Despite disputes over the existence and the applicability of an arbitration agreement contained in their initial agreement following amendments, the parties involved in Kocur v. FirstService Corporation, 2017 ONSC 6114 were referred to arbitration by application of the competence-competence dispute because Plaintiff failed to establish a clear case that the arbitration agreement was invalid.
Plaintiff instituted court litigation against FirstService Corporation (“FirstService”) for wrongful dismissal, alleging termination without cause, and claiming compensatory, punitive and moral damages. FirstService responded by a motion to stay of the action, relying on an arbitration agreement contained in the parties’ initial written employment agreement.
Plaintiff resisted a stay of the court proceedings, arguing:
the employment agreement including the arbitration clause was void for a lack of consideration;
many of Plaintiff’s claims were expressly excluded from the scope of the arbitration agreement or by one of the three amendments to the employment agreement; and,
staying only a portion of the action would allow for a multiplicity of proceedings, increasing costs and the risk of contradictory decisions.
Madam Justice Andra Pollak observed that the parties agreed to the five-step analytical framework recognized in Haas v. Gunasekaram, 2016 ONCA 744 at para. 17.
(1) Is there an arbitration agreement?
(2) What is the subject matter of the dispute?
(3) What is the scope of the arbitration agreement?
(4) Does the dispute arguably fall within the scope of the arbitration agreement?
(5) Are there grounds on which the court should refuse to stay the action?
Before applying that framework, Pollak J. reiterated the guidance contained in paras 22-22 from the Ontario Court of Appeal decision in Dalimpex Ltd. v. Janicki, 2003 CanLII 34234. Those paragraphs cautioned against reaching a final determination as to the scope of an arbitration agreement on an application for a stay.
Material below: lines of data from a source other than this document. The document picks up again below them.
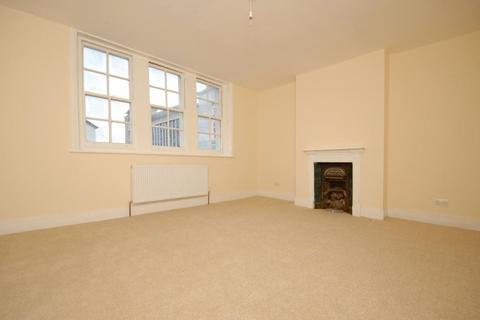 4 bedroom house to rent - High Street, Bromley
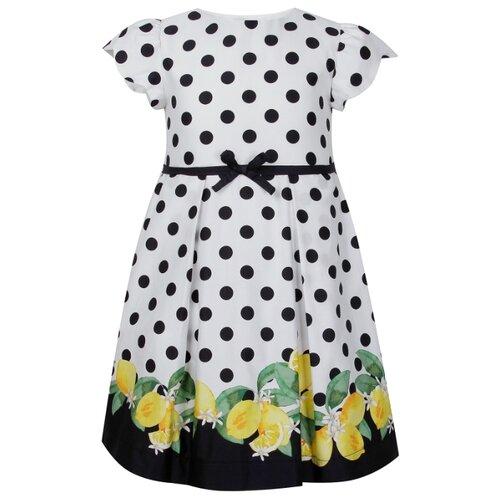 Купить Платье Mayoral размер 92, горошек/белый/синий/желтый, Платья и юбки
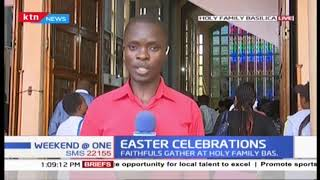 christians-celebrate-easter-sunday-around-the-country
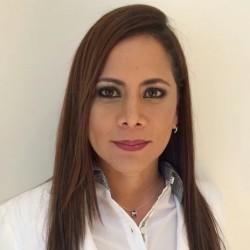 Clara Tejera Jurado abogado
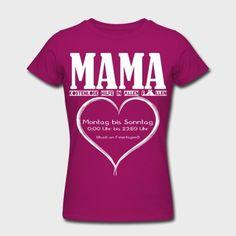 Frauen T-Shirt  - Frauen T-Shirt von American Apparel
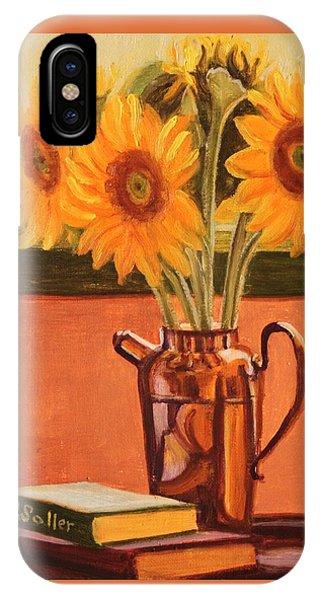 Sunflower Still Life IPhone Case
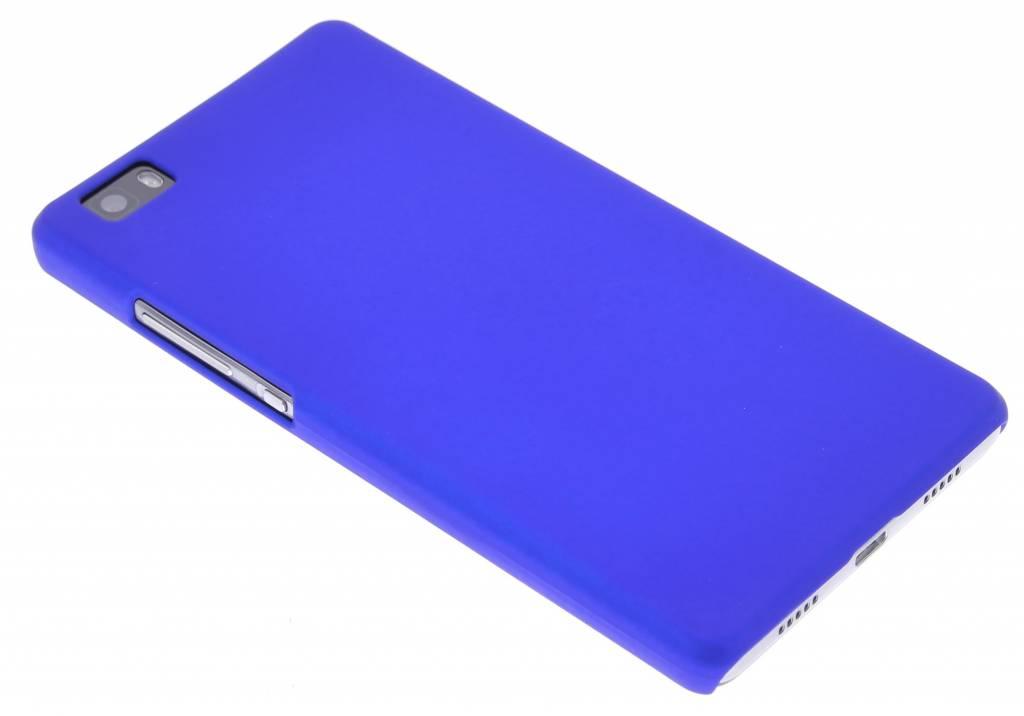 Effen Backcover voor Huawei P8 Lite - Blauw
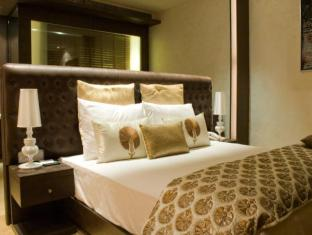 /the-toy-hotel/hotel/chandigarh-in.html?asq=jGXBHFvRg5Z51Emf%2fbXG4w%3d%3d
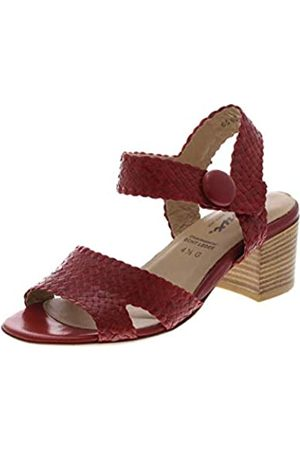 Sioux Women's Rosibel-700 T-Bar Sandals, (Fire 005)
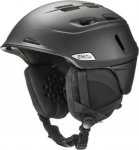 Smith Optics CAMBER Skihelm Damen Helme 63-67 Normal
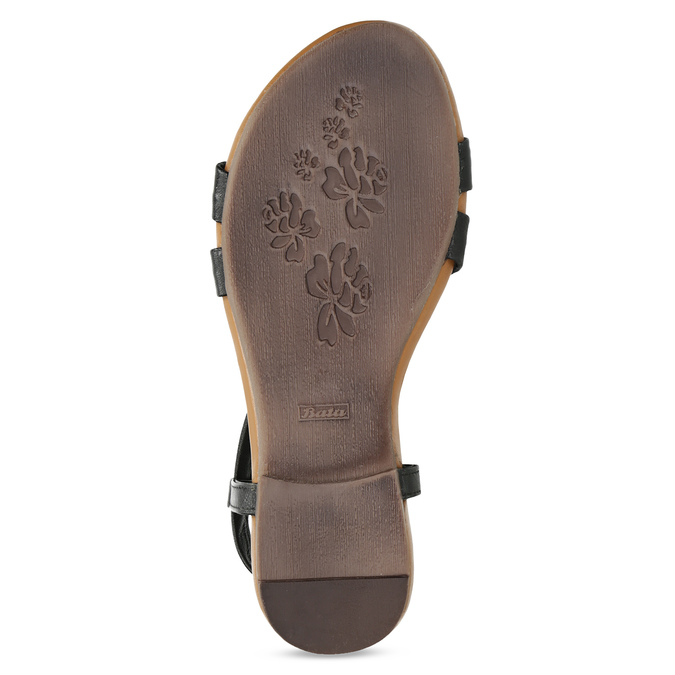 Czarne skórzane sandały damskie bata, czarny, 566-6635 - 18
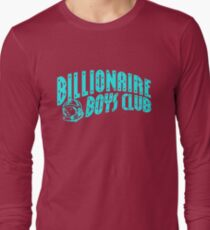 bbc rich T-Shirt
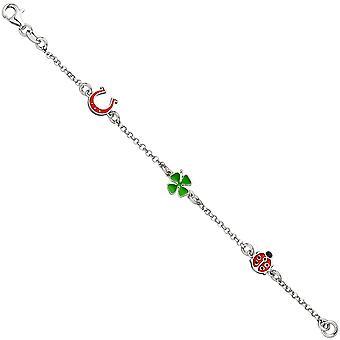 Bracelet pour enfants 925 sterling argent 14 cm enfants bracelet charm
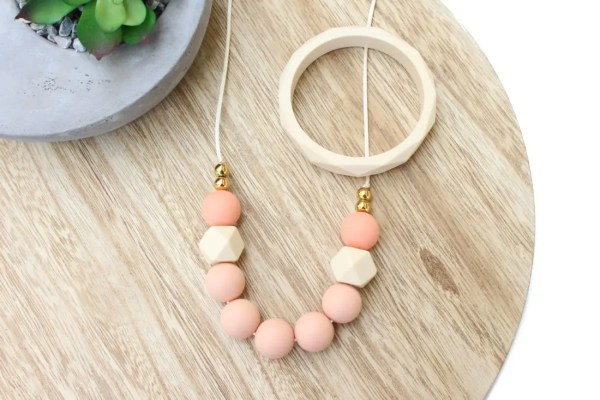 Peach Silicone Necklace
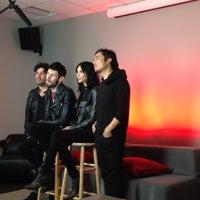 Photo taken at Vevo by mark m. on 4/11/2014
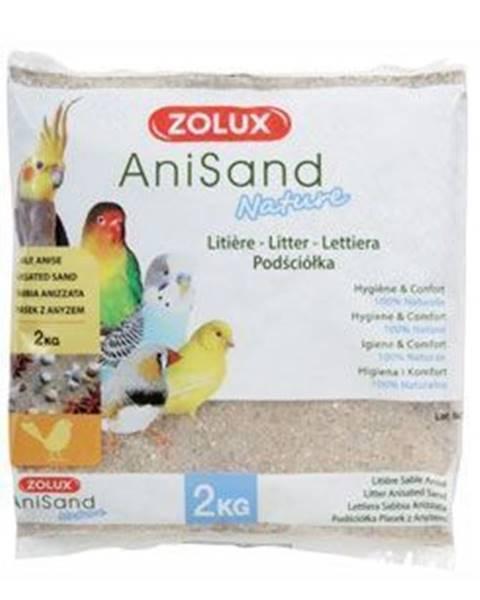 Vtáci Zolux
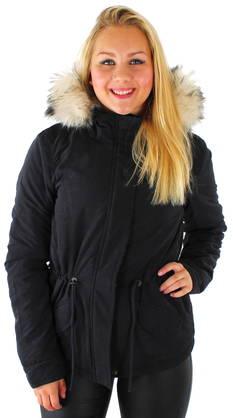 Only Parka Jacket Lucca short dark navy - Parka coats - 114962 - 1 8ae57b504b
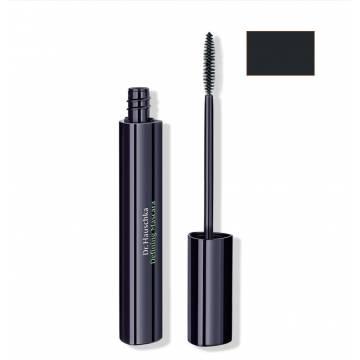 Defining Mascara 01 Black 6ml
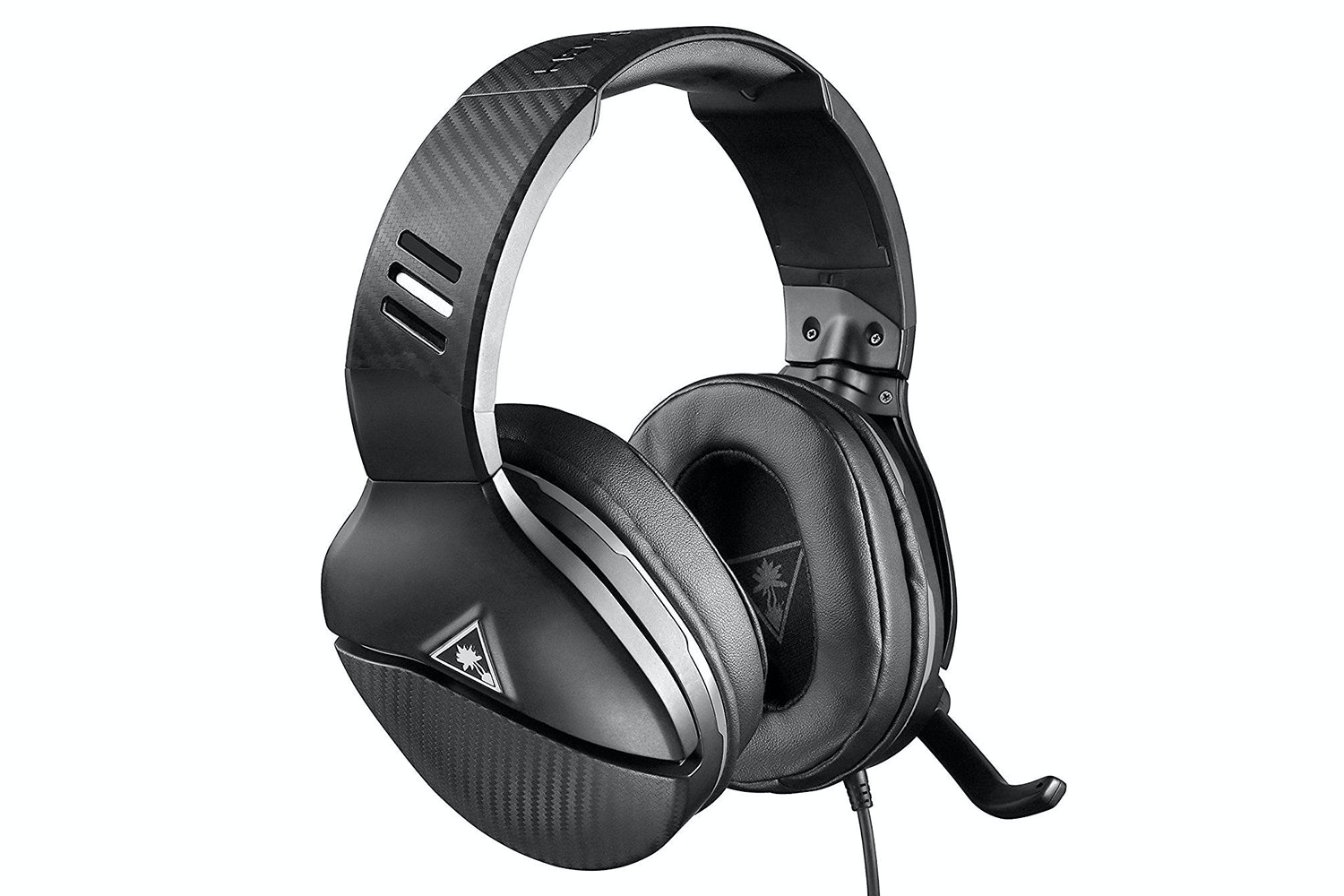 Turtle beach recon 200 headset mic not working xbox one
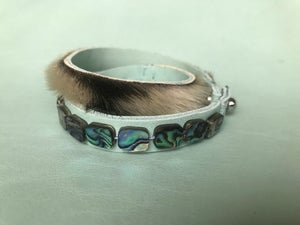 Image of Sealskin Wrap Bracelet
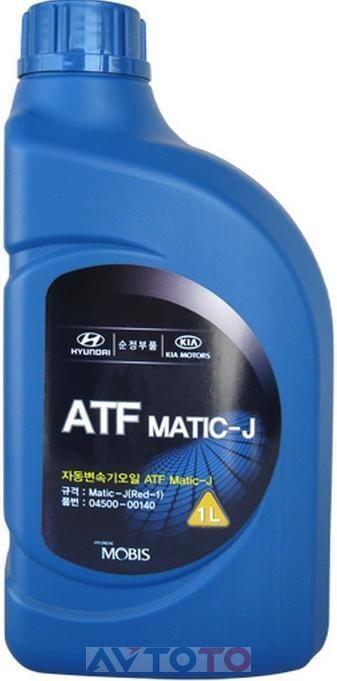 Трансмиссионное масло Hyundai/Kia 0450000140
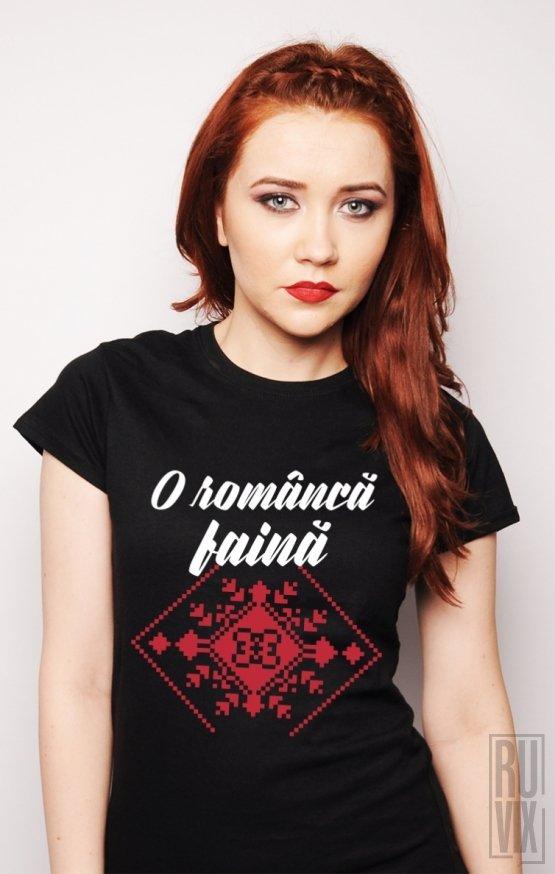 Tricou Româncă Faină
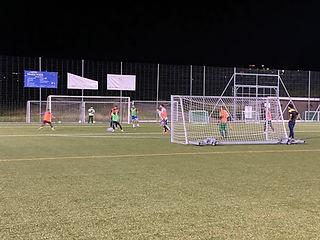 2020 Training in Uitikon .JPG.jpg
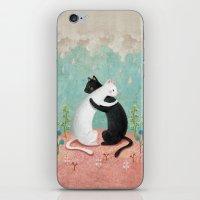 hug iPhone & iPod Skins featuring hug by bonnyart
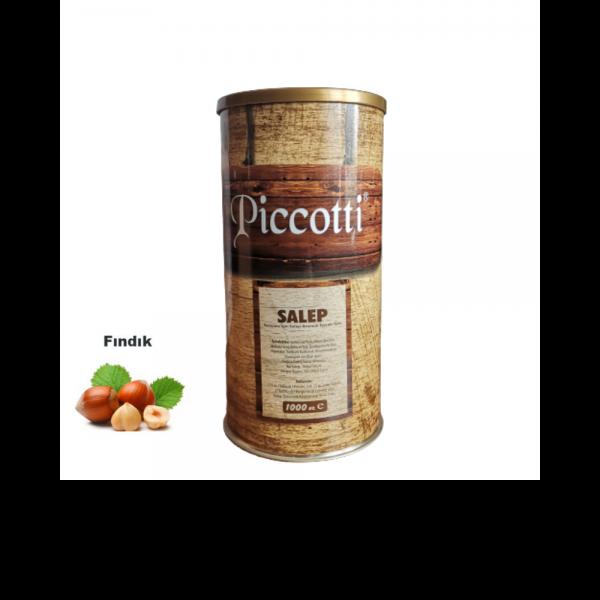 Piccotti Sahlep Fındıklı 1000 Gr Paket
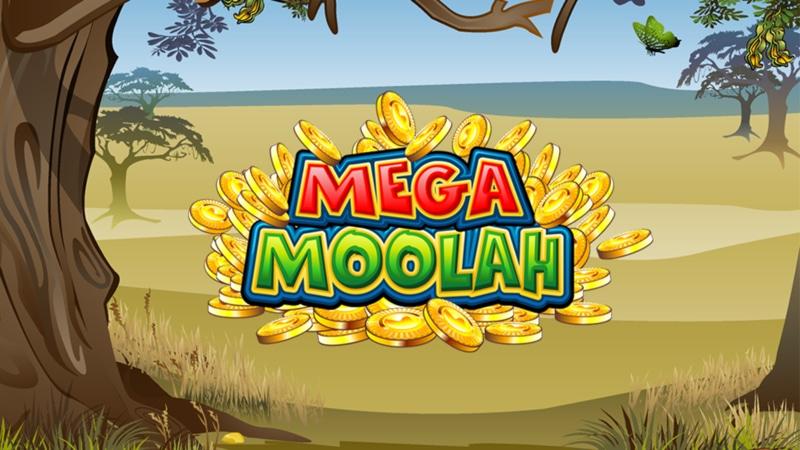 Mega Moolah (Мега Мула)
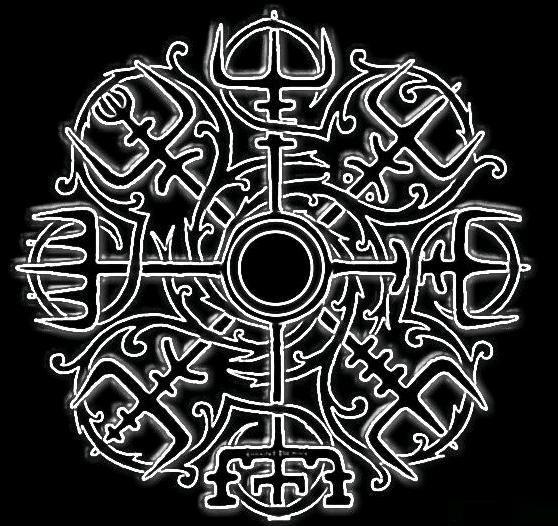 The Vegvisir (Viking Compass)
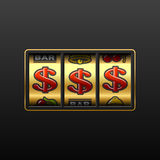 Dollar jackpot - winning in slot machine stock illustration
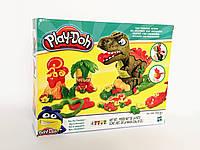 Набор пластилина «Динозавр» Play-Doh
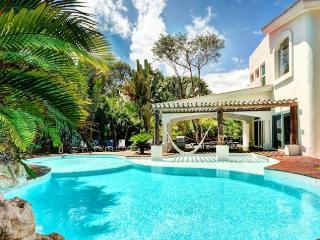 Villa Saasil, Playa del Carmen
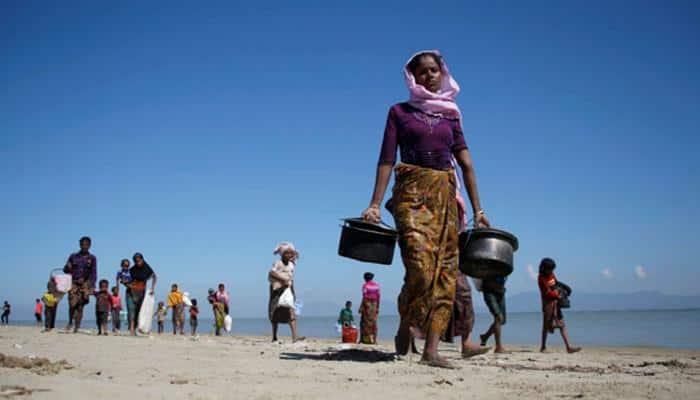 Eight Rohingyas held in Tripura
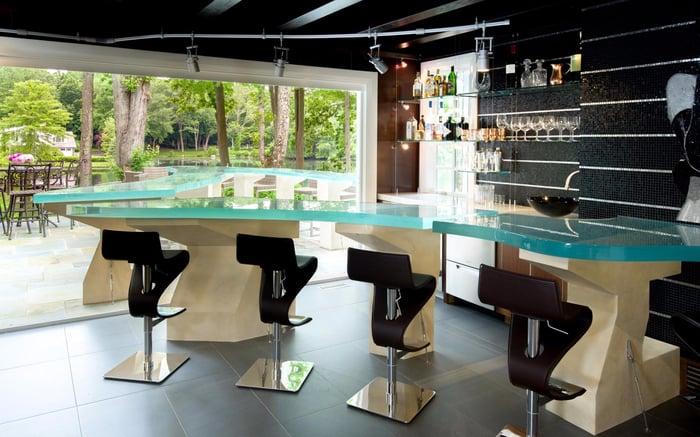 jockimo glass countertop2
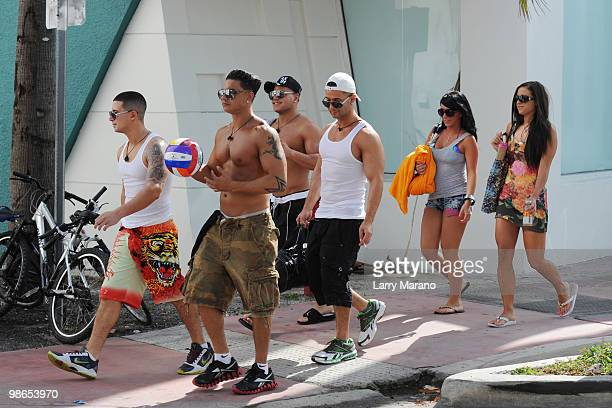 Cast members of the Jersey Shore are seen on April 24 2010 in Miami Beach Florida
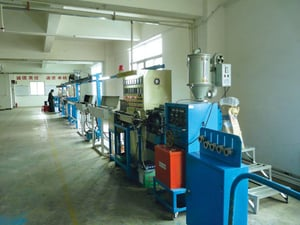 High Temperature Cable Extrusion Line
The excerpt closed, urging restraint, holding that a court should only make such a determination when it is “clear”.
In addition to this caution, Pollak J. noted that the Supreme Court of Canada in Dell Computer Corp. v. Union des consommateurs,  2 SCR 801, 2007 SCC 34 provided the ‘general rule’ that courts must defer such questions to the arbitration panel to be decided by it first, notably when the challenge requires the production and review of factual evidence.
The reasons for judgment sketch out credible and substantial disagreements over both the factual give and take of amendments to the parties’ agreements and their effects on the parties’ rights and obligations. That said, FirstService’s resistance channeled itself into a single argument identified by Pollak J., namely the high onus presented by the competence-competence principle. FirstService referred to Nazarinia Holdings Inc. v. 2049080 Ontario Inc., 2010 ONSC 1766 wherein the Ontario Court of Appeal discouraged courts from relying on mere allegations of invalidity as sufficient to resist a stay. Pollak J. noted that guidance and summed up the parties’ situation as follows:
“ FirstService submits that on this preliminary motion for a stay of proceedings, conclusive findings of fact on the validity of the arbitration clause would be inappropriate. Rather, FirstService argues that Mr. Kocur has not established a clear case of invalidity on only a superficial consideration of the record, and that his is therefore not one of the clear cases where this court should exercise its discretion to refuse a stay of proceedings. I agree.
 Although Mr. Kocur has advanced many persuasive arguments on the possible interpretations of the employment agreement, I also find that all of these arguments are dependent on the court’s interpretation of the employment agreement. I therefore find that “it is arguable” that Mr. Kocur’s claims fall within the scope of the arbitration clause.”
For the above reasons, Pollak J. stayed the proceedings.
In Québec, the same dispute would have resulted in a quite different result due to the application of article 3149 of the Civil Code of Québec, CQLR c CCQ-1991 which effectively prevents parties from agreeing to or imposing arbitration in employment contracts.
“3149. Québec authorities also have jurisdiction to hear an action based on a consumer contract or a contract of employment if the consumer or worker has his domicile or residence in Québec; the waiver of such jurisdiction by the consumer or worker may not be set up against him.”
On an application of this article, see Johnson v. Kensington Capital Partners Ltd., 2009 QCCS 1861 para. 28.